To do: The full listing, word for word and free of images, is the expected result.

Input for this task:
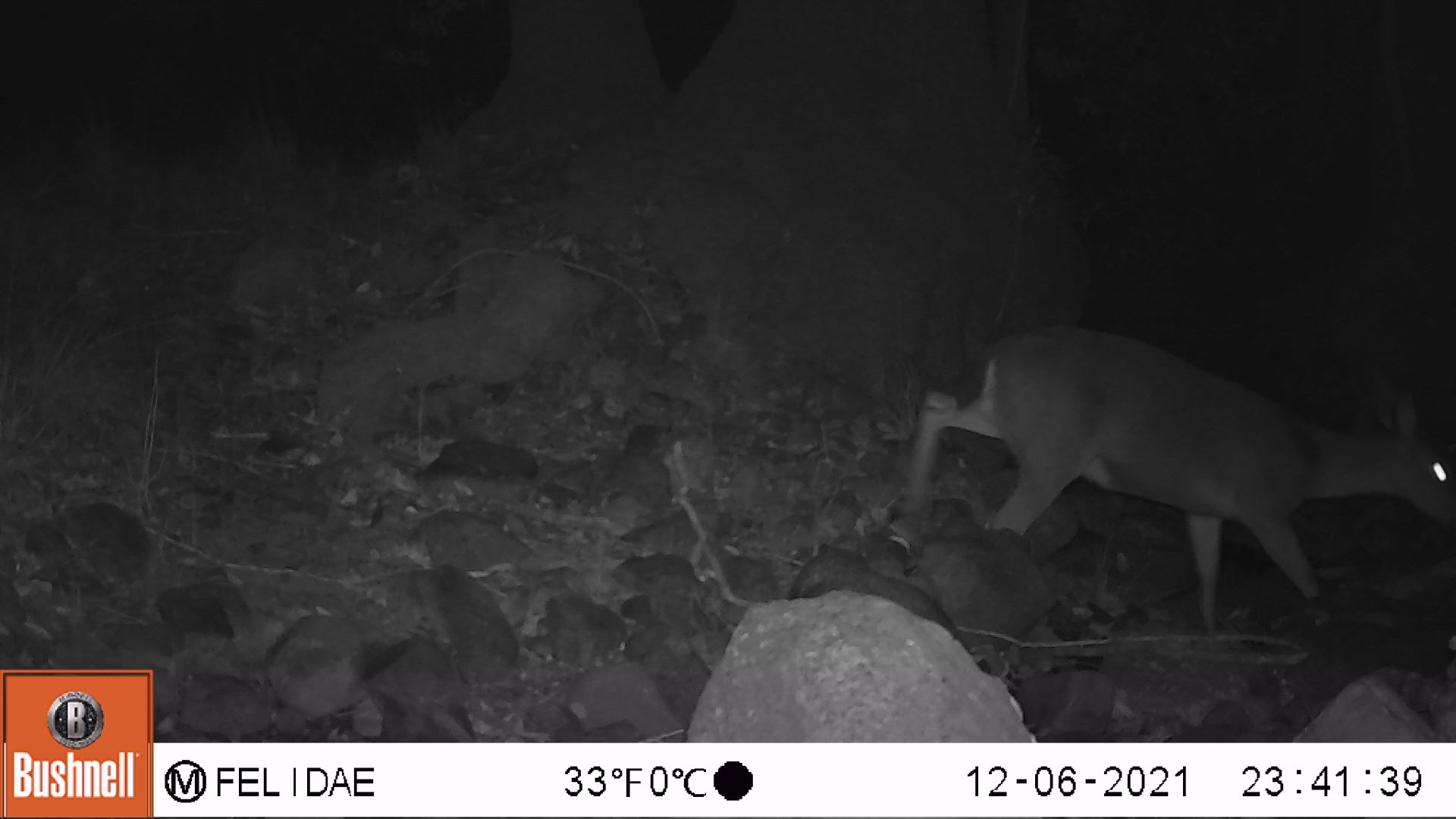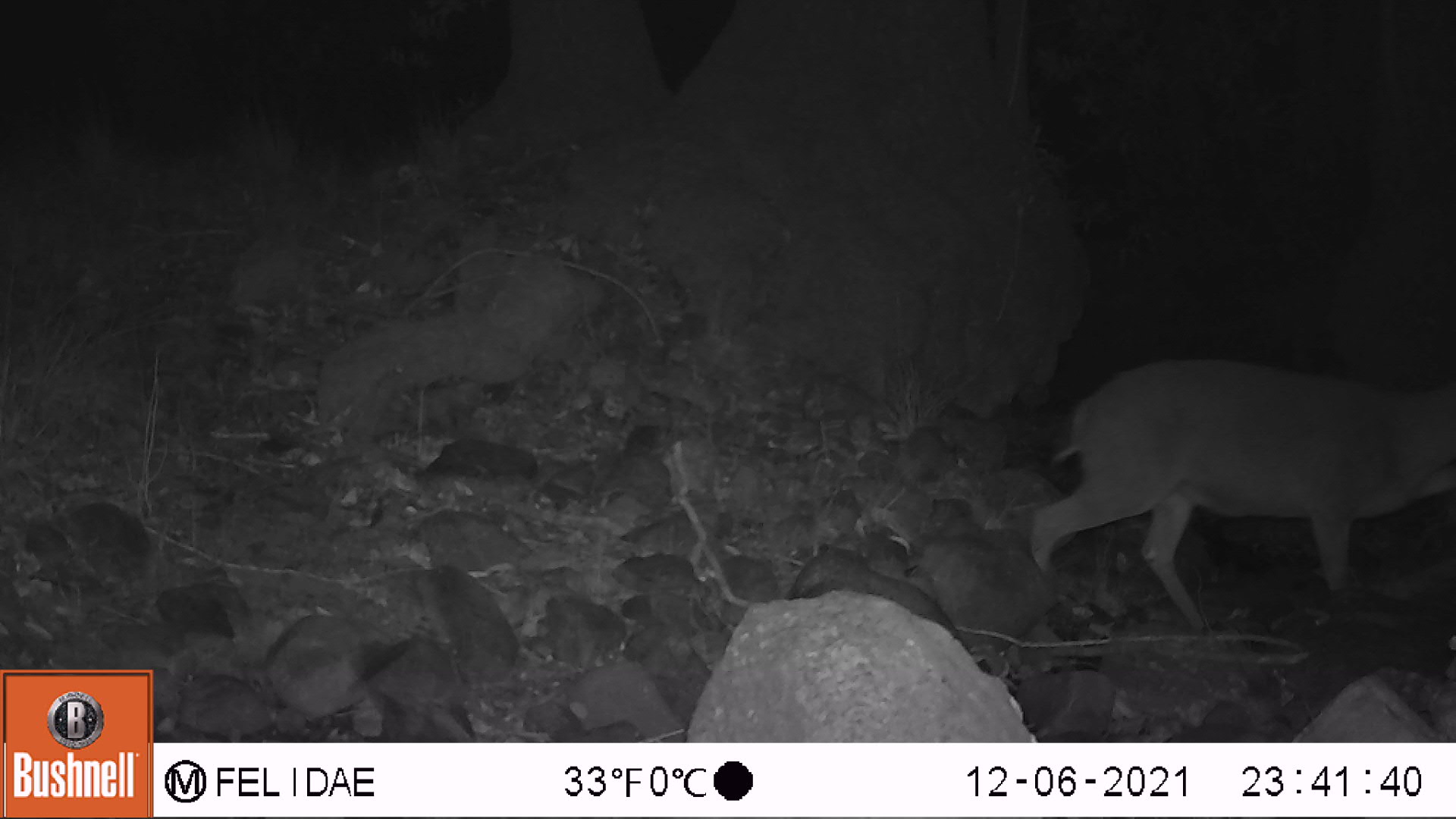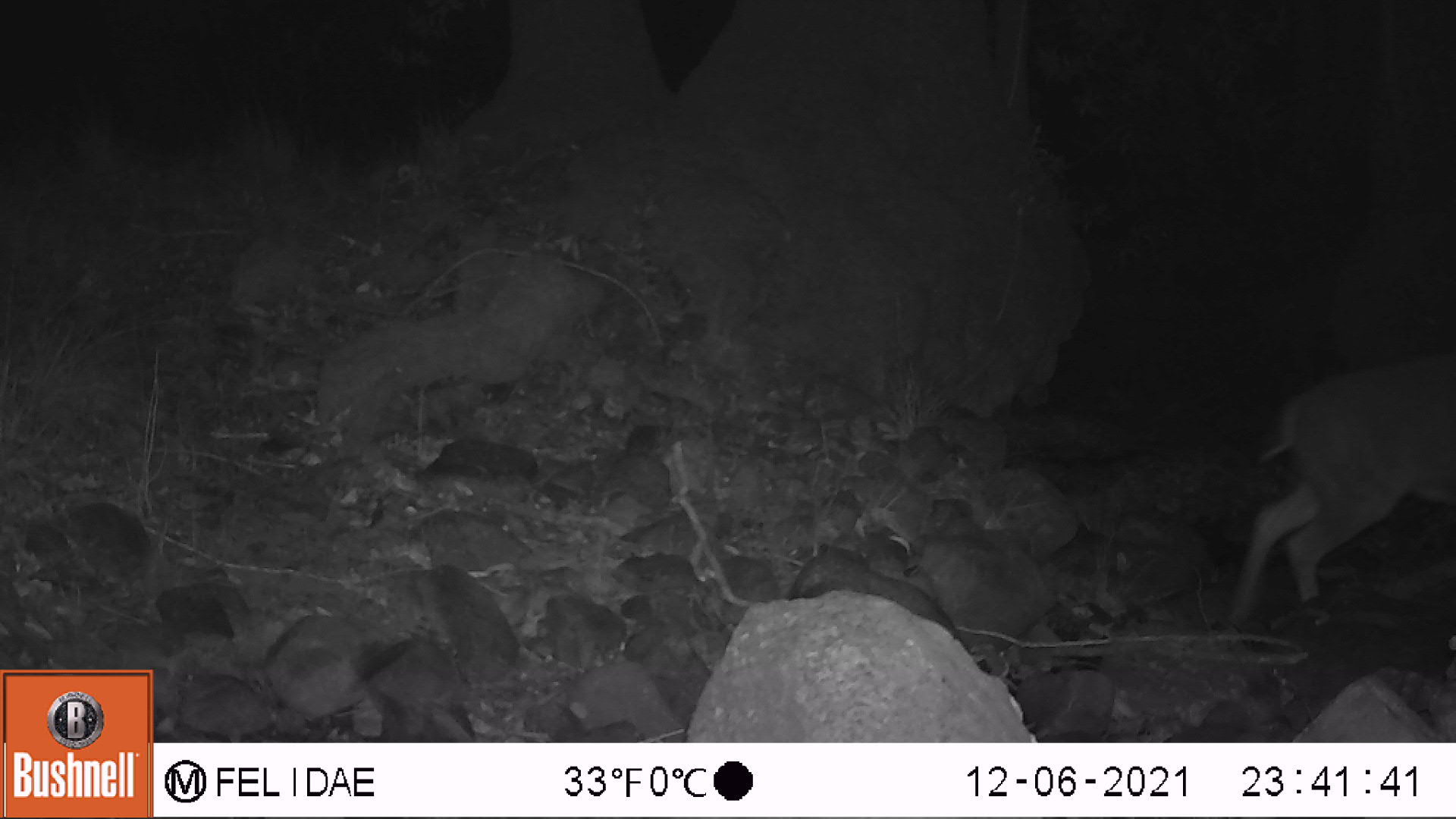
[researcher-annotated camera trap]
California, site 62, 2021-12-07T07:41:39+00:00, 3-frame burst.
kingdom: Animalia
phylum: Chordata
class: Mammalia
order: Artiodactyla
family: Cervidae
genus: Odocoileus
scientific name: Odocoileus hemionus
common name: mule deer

Result of this exercise:
[researcher-annotated camera trap]
California, site 62, 2021-12-07T07:41:39+00:00, 3-frame burst.
kingdom: Animalia
phylum: Chordata
class: Mammalia
order: Artiodactyla
family: Cervidae
genus: Odocoileus
scientific name: Odocoileus hemionus
common name: mule deer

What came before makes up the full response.